What do you do when structures fail? When you did everything right, you played by the rules, yet the safety you thought you’d shored up for the future disappears with a twist of fate? In The Humans, a Tony Award-winning comedy-drama by playwright Stephan Karam, characters wrestle to find peace and connection amidst the rumbles and groans of loss.
The play opens with the Blakes gathering to celebrate Thanksgiving in a Chinatown apartment with Mom and Dad, two college-educated children, plus a grandmother and boyfriend in tow. Their celebration of this uniquely American holiday, all about bounty and gratitude, provides a frame for examining the fragile complexities of family love and the fiction of the American Dream.
Young Brigid is a recent college grad, working as a bartender while applying for music jobs, and she offers a true millennial take on everything from student debt to superfoods. She shares the recently acquired apartment with her boyfriend, Richard, a much older grad student, who comes from money and has committed himself to becoming a social worker. Their furniture is stuck on a moving truck somewhere, so the meal is served at a folding table, a champagne toast swigged from Solo cups.
When Brigid’s Irish Catholic parents, Erik and Deirdre Blake, arrive from Scranton, Pennsylvania, they come bearing gifts. Erik gives his daughter a camping lamp and cans of tuna. He wants her to be prepared in case this part of Manhattan floods again. Deirdre offers Brigid a statue of the Virgin Mary for a more general type of protection. In addition to the stresses of low-paying jobs and the strains of longstanding wedlock, Erik and Deirdre are caring for Momo, the grandmother stricken with dementia.
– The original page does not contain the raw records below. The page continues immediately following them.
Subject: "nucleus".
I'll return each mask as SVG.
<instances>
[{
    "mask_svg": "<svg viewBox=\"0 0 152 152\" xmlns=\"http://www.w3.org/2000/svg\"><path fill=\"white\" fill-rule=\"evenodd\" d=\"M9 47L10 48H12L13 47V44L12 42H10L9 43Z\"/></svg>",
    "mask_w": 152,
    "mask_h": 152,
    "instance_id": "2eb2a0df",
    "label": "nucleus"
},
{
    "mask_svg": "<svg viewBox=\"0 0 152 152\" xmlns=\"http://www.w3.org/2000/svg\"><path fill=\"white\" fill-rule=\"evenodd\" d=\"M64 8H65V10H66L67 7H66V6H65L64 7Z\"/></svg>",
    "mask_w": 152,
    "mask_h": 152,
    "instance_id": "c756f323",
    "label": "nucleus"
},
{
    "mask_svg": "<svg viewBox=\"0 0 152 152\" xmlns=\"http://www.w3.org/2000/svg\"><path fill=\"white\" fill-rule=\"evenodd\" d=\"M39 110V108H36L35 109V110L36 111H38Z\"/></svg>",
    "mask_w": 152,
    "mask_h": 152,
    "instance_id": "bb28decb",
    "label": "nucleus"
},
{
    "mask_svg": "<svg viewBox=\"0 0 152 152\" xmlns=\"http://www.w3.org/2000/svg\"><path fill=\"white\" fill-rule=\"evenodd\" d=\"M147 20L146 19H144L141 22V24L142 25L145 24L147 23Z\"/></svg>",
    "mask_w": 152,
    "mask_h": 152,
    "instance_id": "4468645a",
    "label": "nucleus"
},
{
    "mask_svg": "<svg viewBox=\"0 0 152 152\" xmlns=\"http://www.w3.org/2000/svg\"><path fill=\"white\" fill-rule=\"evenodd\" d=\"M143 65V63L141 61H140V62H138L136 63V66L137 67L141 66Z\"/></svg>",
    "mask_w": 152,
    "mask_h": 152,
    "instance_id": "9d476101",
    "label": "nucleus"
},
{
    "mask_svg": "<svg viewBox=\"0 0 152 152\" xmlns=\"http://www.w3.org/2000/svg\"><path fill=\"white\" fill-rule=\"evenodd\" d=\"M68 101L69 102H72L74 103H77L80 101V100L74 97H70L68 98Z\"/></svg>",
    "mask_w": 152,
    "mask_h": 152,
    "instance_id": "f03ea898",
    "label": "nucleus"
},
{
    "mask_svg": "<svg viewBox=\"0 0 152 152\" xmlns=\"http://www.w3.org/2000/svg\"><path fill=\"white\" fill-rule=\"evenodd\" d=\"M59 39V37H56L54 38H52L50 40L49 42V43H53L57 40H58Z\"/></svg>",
Aimee, the older sister, is stressed out by her job as a Philadelphia lawyer, a recent breakup with her longtime girlfriend, and a painful flareup of ulcerative colitis. She’s a classic first-born child, bouncing between her Blackberry (the play is set in the early 2010s), the bathroom, and moderating bickers between her mother and younger sister.
The apartment itself is both backdrop and character. The top tier of the place is a ground floor room, its lone window bracketed by bars. The bottom is windowless, a basement that groans with the weight of the building. An upstairs neighbor thumps and bangs. Lights flicker and fail, one by one, throughout the course of the show.
The ominous setting gives the play a vaguely catastrophic feeling. Despite Brigid’s insistence that the place is palatial for the price (and, to be fair, she’s probably right), you aren’t surprised that Erik insists she’d have a much better life in Scranton.
A specter of fear haunts all the Blakes, originating from the failure of systems and people designed to protect them: pension plans, marriage, teachers, partners, the human body itself. To combat it, they turn to rituals—the songs they sing every holiday, the prayers before meals, being together and loving each other despite the small cruelties.
Live Arts’ production is directed by Francine Smith, who rose to a significant challenge. She not only orchestrates the subtle frictions of people managing secrets and sympathies, she does it across two floors, overlapping dialogue, and a script that requires unspoken communication and comedic timing.
The cast is excellent across the board. In a show where success depends so heavily on the humanity and authenticity of its actors, I was fully engaged throughout the two-hour runtime. Larry Goldstein plays Erik with an impeccable sense of that dad’s-got-it-all-figured-out distance, keeping things mellow and grounded and acting the part of provider until he just can’t pretend any more. Geri Schirmer is funny and real as Deirdre, bruised by the love she offers her daughters in turns both smothering, stoic, and outspoken.
As Momo, Meg Hoover makes it easy for us to believe her brain is crumbling; it’s no small feat to play in that liminal space, but she does it well. Lena Malcolm, as Aimee, gives us real pain with enough big sister chutzpah to bring back the laughs. Madeline Walker delivers a Brigid who is everything you’d expect—overly sensitive to her parents and wounded by small slights. Johnny Butcher rounds out the ensemble as Richard, who brings equal doses of sincerity and humor, acting as the palate cleanser and awkward-silence-filler that boyfriends typically play during the holidays.
The two-tiered set design creates a physical container that lives and moans around the family in action. Kudos to Gwyn Gilliam and the entire production team for using lighting, sound, and props to make this human experience feel real.
In Vulture, Jesse Green described The Humans as “the most, well, human play I’ve ever seen.” Live Arts’ production does an admirable job bringing that humanity to life. We see ourselves in its people, so flawed and familiar. Nothing distracts us from the discomfort of humans pretending not to struggle. But hope arrives alongside the pain. Forgiveness knocks on the door of betrayal. Being human is the thing that hurts, but it also sets us free.